View larger version (14K): [in this window] [in a new window]   Figure 2. Long-term potentiation (LTP) of synaptic strength is induced in the superficial spinal dorsal horn by high-frequency stimulation (HFS). In each experiment, C-fiber-evoked potentials were provoked by electrical stimulation of the sciatic nerve. Mean responses ± sem are expressed as a percentage of controls and are plotted versus time. HFS resulted in synaptic LTP during isoflurane in one-third O2 and two-thirds N2O (n = 7). Injection of two boli normal saline 0.5 mL each neither affected C-fiber-evoked potentials nor the induction of LTP by HFS. Insets show original recordings of field sum potentials during baseline and 30 min after HFS. Dotted lines demonstrate how C-fiber-evoked potentials were quantified as the integral of the wave form.

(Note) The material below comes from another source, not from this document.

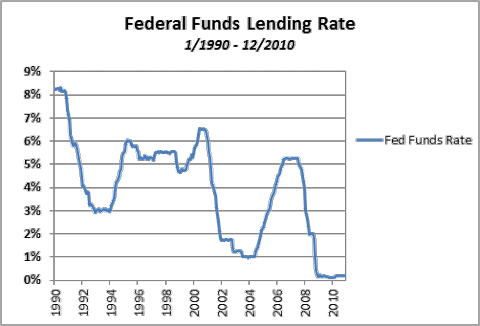 Federal Funds Lending Rate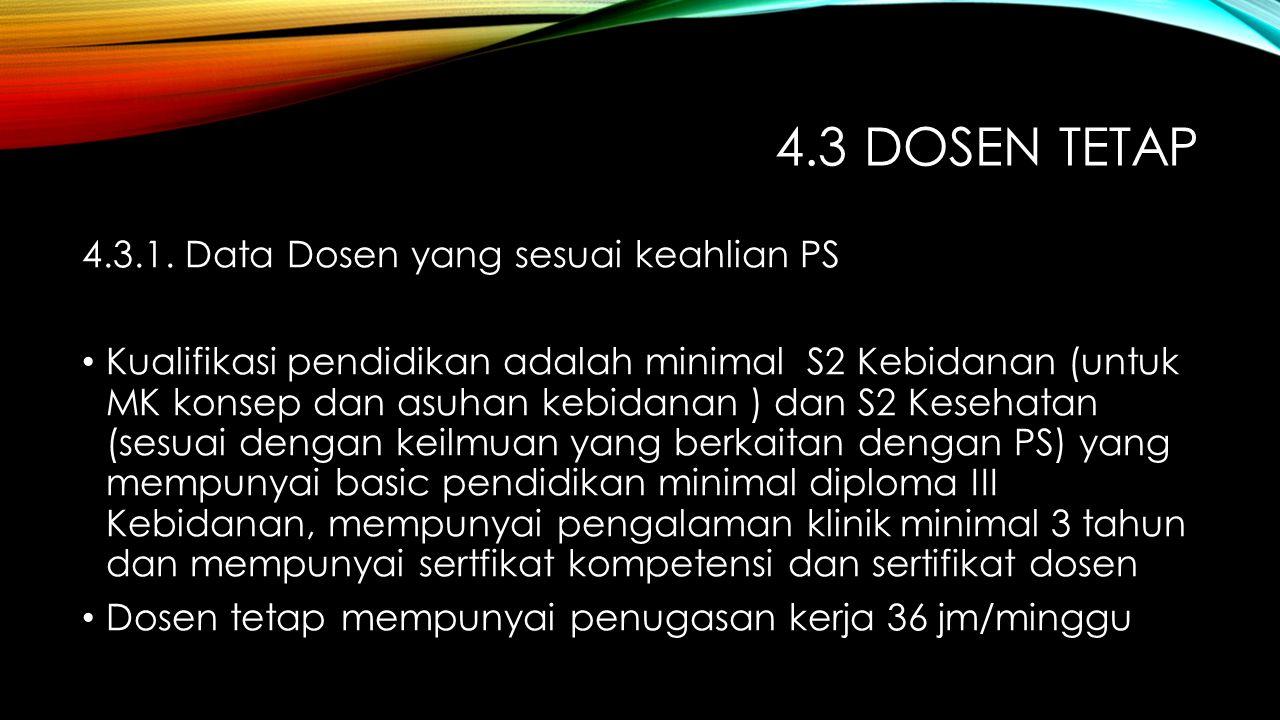 4.3 DOSEN TETAP 4.3.1.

Preparation of Xe-Containing Solutions
To produce Xe-containing solutions, we equilibrated Xe in either commercially available saline 0.9% or in commercially available Lipofundin MCT® 20% purchased from Braun-Melsungen (Melsungen, Germany) (9,12). A Xe concentration of both saturated solutions was measured from the formulations ready for injection by static headspace gas chromatography mass spectrometry (headspace GCMS) as described earlier (12). Xe was obtained from Messer GmbH (Krefeld, Germany).

Experimental Procedures
Animals were randomly included in the following experimental protocol illustrated in Figure 1. With the animal model we used, we could investigate the influence of IV-administered substances on C-fiber-evoked potentials (pre-HFS), on the induction and the maintenance of LTP (post-HFS) in the rat spinal cord in vivo.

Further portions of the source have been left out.